#### Assigned task
Return the full set of entries below exactly, leaving every image out.

Captioned web images
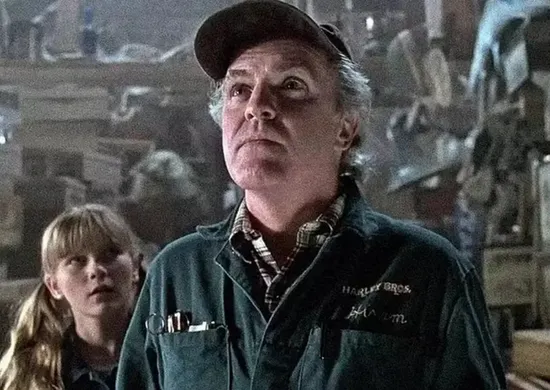 Imagem ilustrativa da imagem James Handy, de 'Jumanji', é assassinado a facadas nos EUA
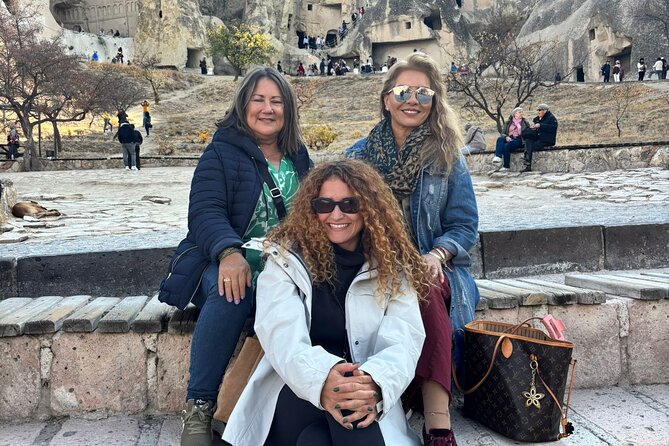 2 Days 1 Night Cappadocia Tour from Istanbul by Plane with Optional Balloon Ride - Avanos pottery and the Love Valley viewpoint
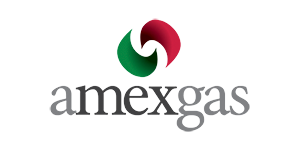 amexgas logo amexgas logo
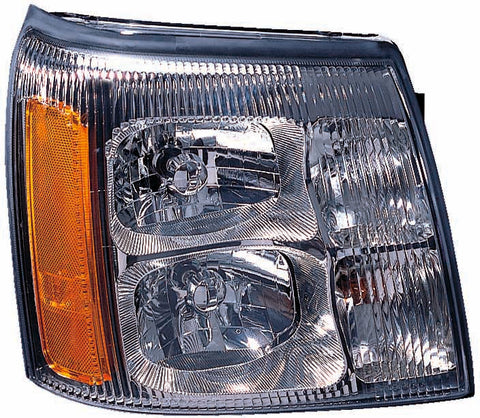 HEAD LAMP RH HID HQ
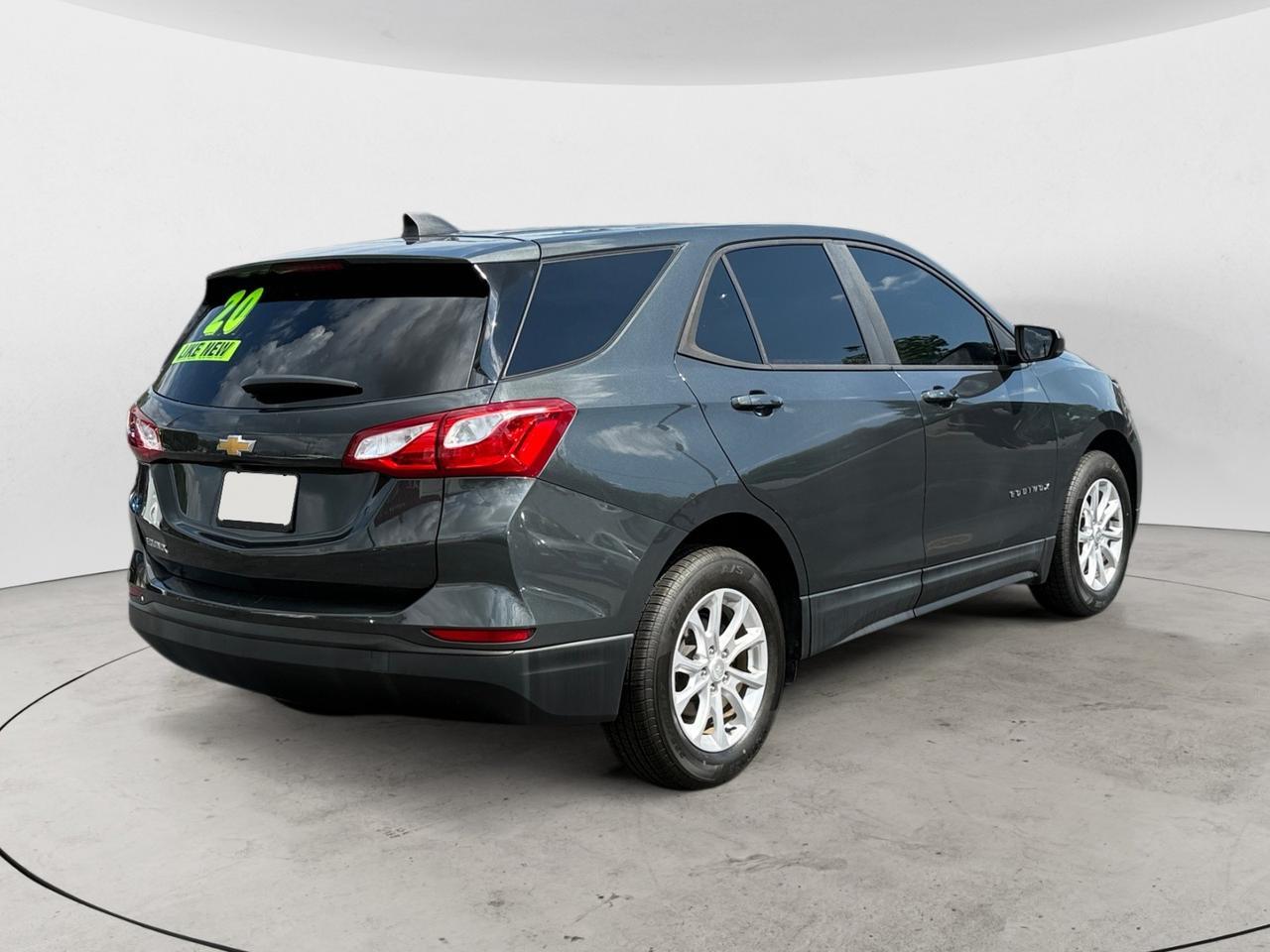 2020 CHEVROLET EQUINOX LS Kansas City MO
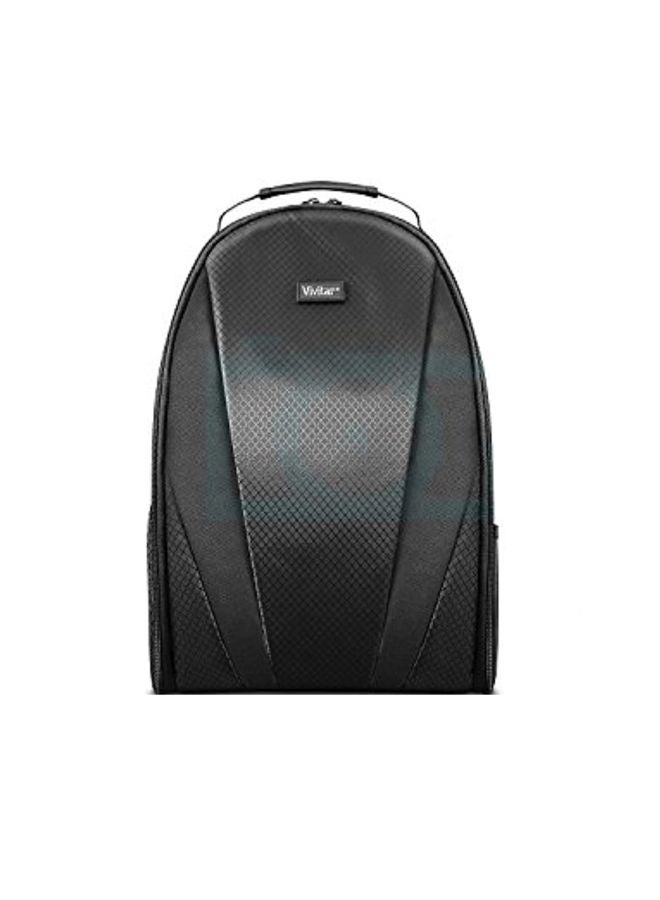 Backpack For DSLR Camera Black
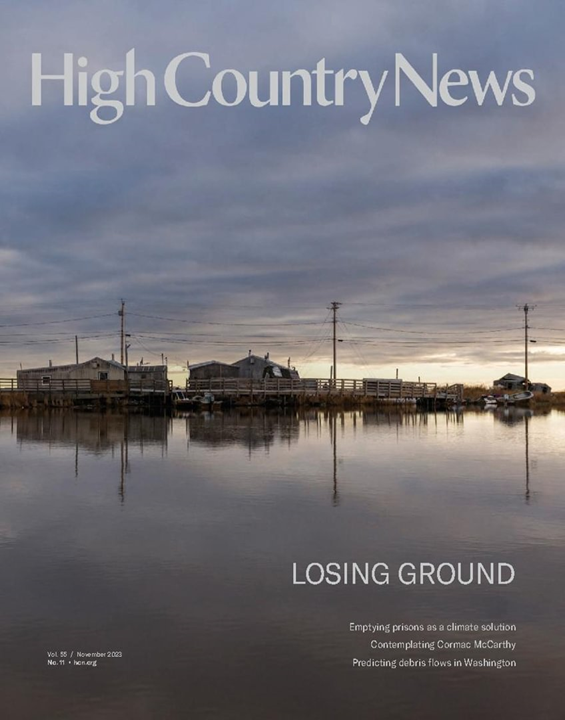 High Country News-Digital Magazine
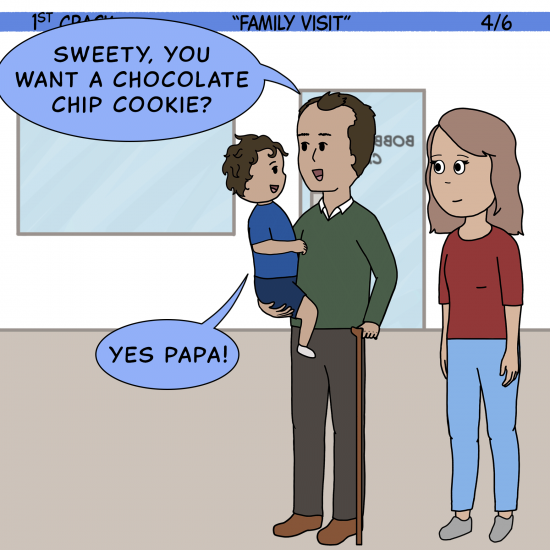 1st Crack a Coffee Comic for the Weekend - July 24, 2021 Panel 4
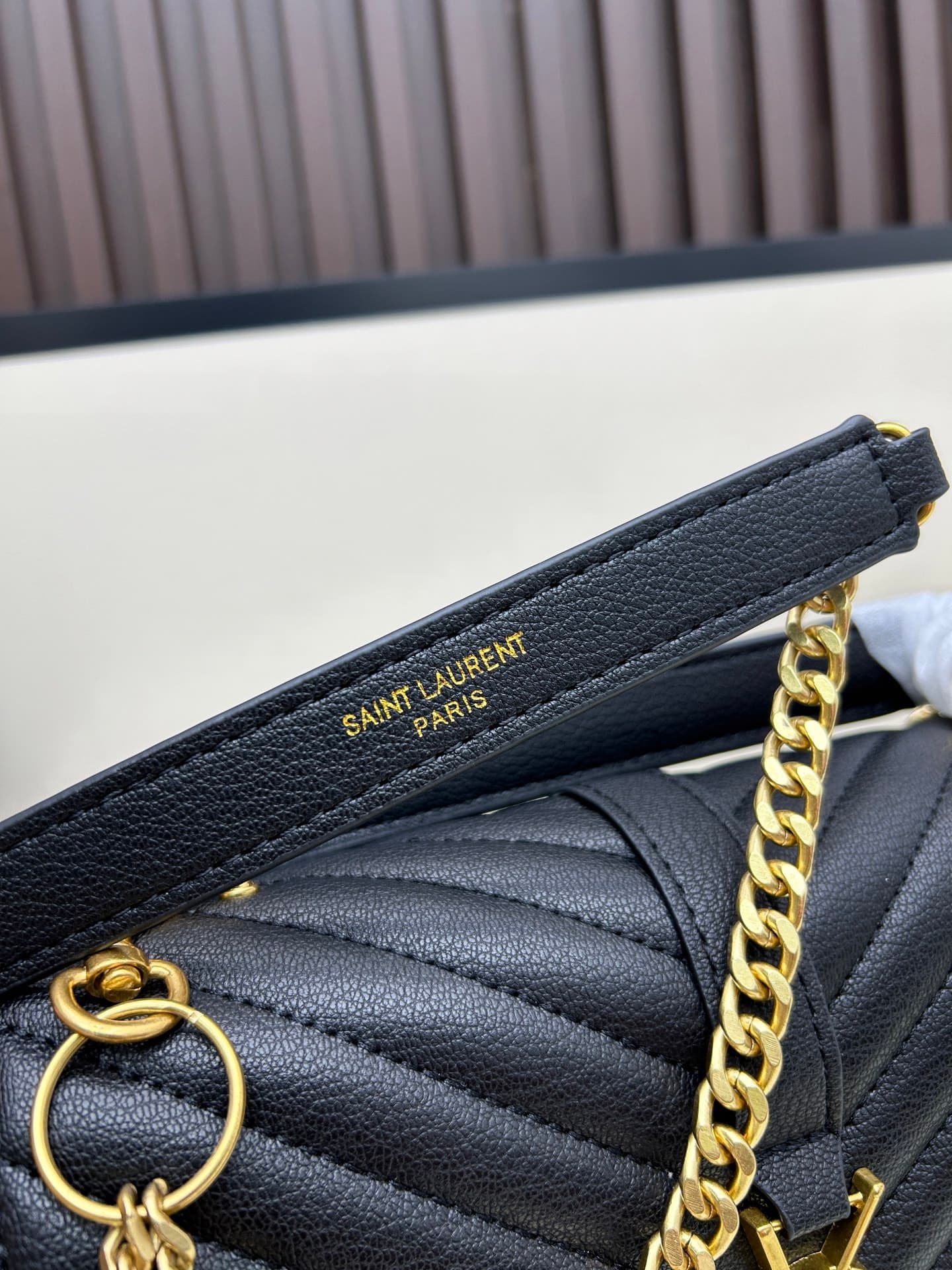 C8732 The new version of the Saint Laurent classic postman bag is a true icon in the fashion world🌟|||🔥 This classic Saint Laurent postman bag is truly a leader in the fashion industry! It seems to instantly transform you into a fashion expert!😍 — image 6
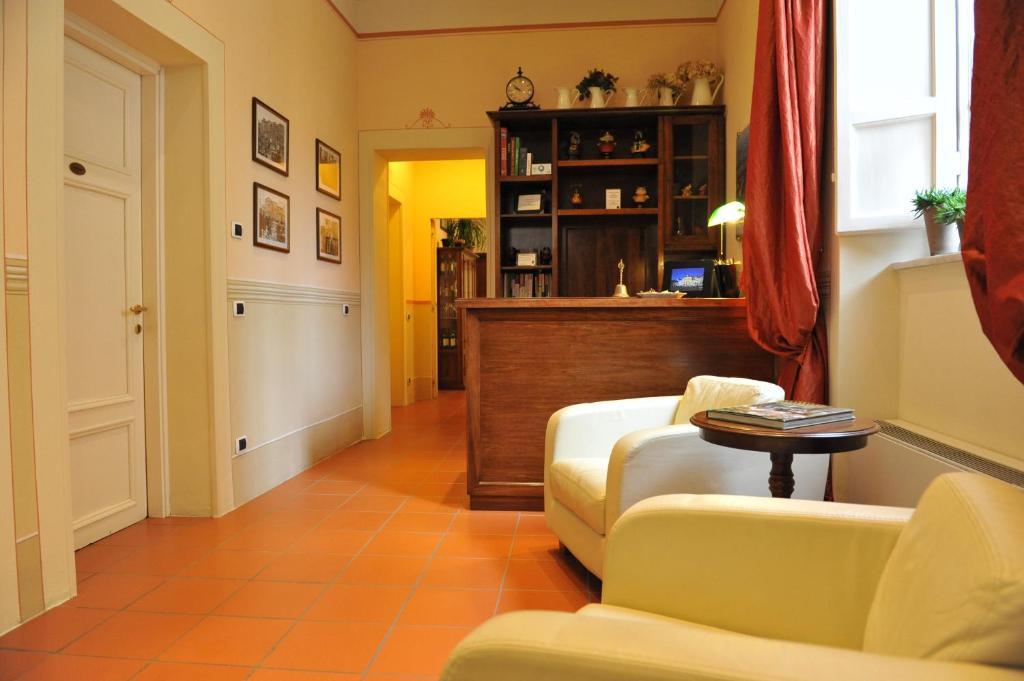 B&B Il Seminario Lucca Luaran gambar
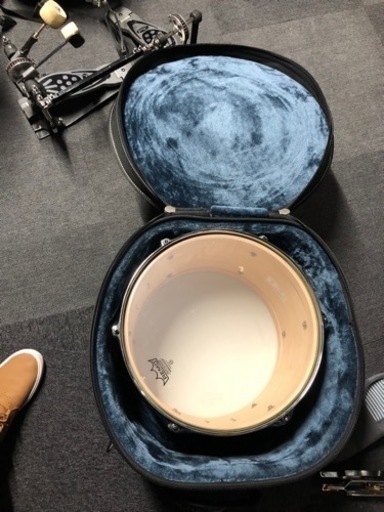 カノウプス　RFM タム　14インチ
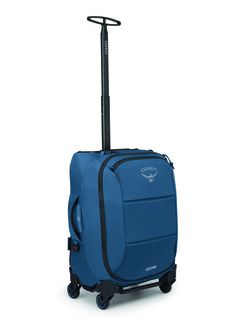 OSPREY torba OZONE 4-WHEEL CARRY ON 36,  coastal blue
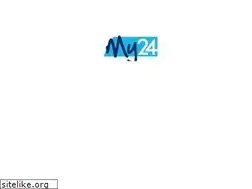 Sites similar to my24.co.za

#### Response area
 Imagem ilustrativa da imagem James Handy, de 'Jumanji', é assassinado a facadas nos EUA
 2 Days 1 Night Cappadocia Tour from Istanbul by Plane with Optional Balloon Ride - Avanos pottery and the Love Valley viewpoint
 amexgas logo amexgas logo
 HEAD LAMP RH HID HQ
 2020 CHEVROLET EQUINOX LS Kansas City MO
 Backpack For DSLR Camera Black
 High Country News-Digital Magazine
 1st Crack a Coffee Comic for the Weekend - July 24, 2021 Panel 4
 C8732 The new version of the Saint Laurent classic postman bag is a true icon in the fashion world🌟|||🔥 This classic Saint Laurent postman bag is truly a leader in the fashion industry! It seems to instantly transform you into a fashion expert!😍 — image 6
 B&B Il Seminario Lucca Luaran gambar
 カノウプス　RFM タム　14インチ
 OSPREY torba OZONE 4-WHEEL CARRY ON 36,  coastal blue
 Sites similar to my24.co.za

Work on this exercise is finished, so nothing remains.